Reply with exactly the lines from the one that contains "含稅價【工具先生】BOSS 鋰電 輕量型" through the last line of the records below, and with no other lines.

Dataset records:
-- Opening Marker --

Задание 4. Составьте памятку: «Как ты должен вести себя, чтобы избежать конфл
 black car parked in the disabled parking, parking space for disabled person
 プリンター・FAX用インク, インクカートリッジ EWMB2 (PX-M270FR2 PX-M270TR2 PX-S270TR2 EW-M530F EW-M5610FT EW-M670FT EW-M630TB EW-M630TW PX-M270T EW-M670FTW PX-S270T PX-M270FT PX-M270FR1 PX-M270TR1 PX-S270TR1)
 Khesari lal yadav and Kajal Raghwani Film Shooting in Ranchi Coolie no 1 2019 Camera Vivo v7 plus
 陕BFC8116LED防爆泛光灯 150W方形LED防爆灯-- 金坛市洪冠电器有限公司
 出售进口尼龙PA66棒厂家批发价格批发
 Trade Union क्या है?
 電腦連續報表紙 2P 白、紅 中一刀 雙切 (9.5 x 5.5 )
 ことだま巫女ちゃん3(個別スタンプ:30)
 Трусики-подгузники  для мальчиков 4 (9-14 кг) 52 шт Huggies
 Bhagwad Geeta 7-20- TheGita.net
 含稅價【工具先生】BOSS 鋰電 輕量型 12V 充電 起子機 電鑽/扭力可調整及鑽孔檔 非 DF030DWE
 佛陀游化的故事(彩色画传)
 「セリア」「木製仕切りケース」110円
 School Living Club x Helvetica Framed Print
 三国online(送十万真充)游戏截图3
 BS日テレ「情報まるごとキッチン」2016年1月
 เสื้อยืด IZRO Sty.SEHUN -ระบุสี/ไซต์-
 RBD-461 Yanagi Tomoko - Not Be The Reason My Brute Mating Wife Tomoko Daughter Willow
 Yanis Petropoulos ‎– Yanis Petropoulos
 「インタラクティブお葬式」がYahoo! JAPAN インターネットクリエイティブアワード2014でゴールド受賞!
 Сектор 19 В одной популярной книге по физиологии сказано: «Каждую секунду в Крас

-- Closing Marker --

▶ [ANSWER TO THE PROBLEM]:
 含稅價【工具先生】BOSS 鋰電 輕量型 12V 充電 起子機 電鑽/扭力可調整及鑽孔檔 非 DF030DWE
 佛陀游化的故事(彩色画传)
 「セリア」「木製仕切りケース」110円
 School Living Club x Helvetica Framed Print
 三国online(送十万真充)游戏截图3
 BS日テレ「情報まるごとキッチン」2016年1月
 เสื้อยืด IZRO Sty.SEHUN -ระบุสี/ไซต์-
 RBD-461 Yanagi Tomoko - Not Be The Reason My Brute Mating Wife Tomoko Daughter Willow
 Yanis Petropoulos ‎– Yanis Petropoulos
 「インタラクティブお葬式」がYahoo! JAPAN インターネットクリエイティブアワード2014でゴールド受賞!
 Сектор 19 В одной популярной книге по физиологии сказано: «Каждую секунду в Крас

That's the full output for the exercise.